Information provided:
------------------------------------------------

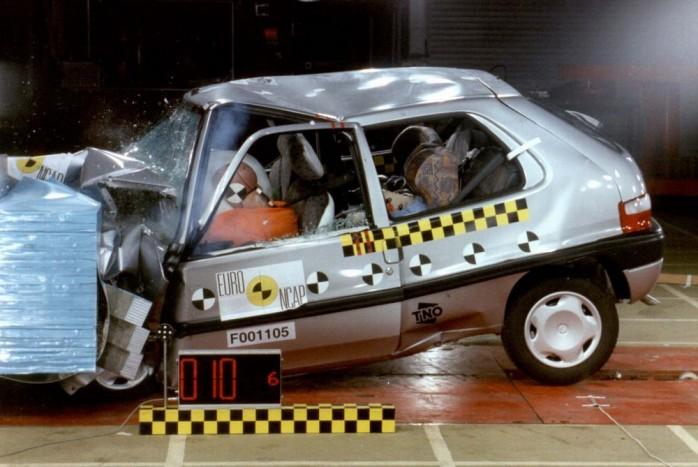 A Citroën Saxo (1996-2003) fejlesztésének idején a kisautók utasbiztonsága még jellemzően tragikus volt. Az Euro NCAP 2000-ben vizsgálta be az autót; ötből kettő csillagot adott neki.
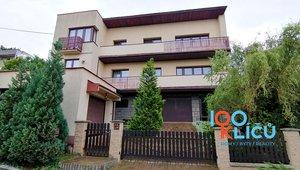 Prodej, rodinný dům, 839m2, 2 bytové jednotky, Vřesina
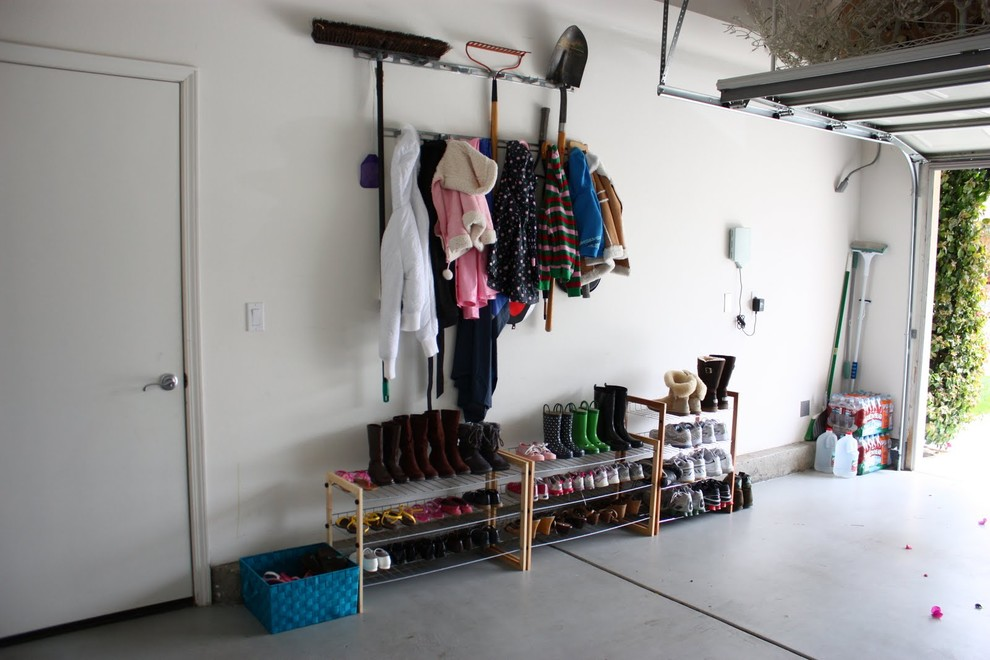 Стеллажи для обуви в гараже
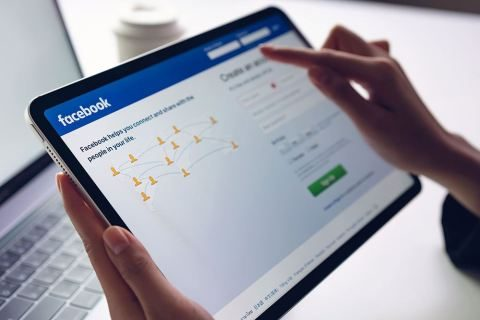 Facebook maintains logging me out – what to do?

------------------------------------------------

Brief: Word-for-word repeat, images excluded: return all the data.

Reply to the exercise:
 A Citroën Saxo (1996-2003) fejlesztésének idején a kisautók utasbiztonsága még jellemzően tragikus volt. Az Euro NCAP 2000-ben vizsgálta be az autót; ötből kettő csillagot adott neki.
 Prodej, rodinný dům, 839m2, 2 bytové jednotky, Vřesina
 Стеллажи для обуви в гараже
 Facebook maintains logging me out – what to do?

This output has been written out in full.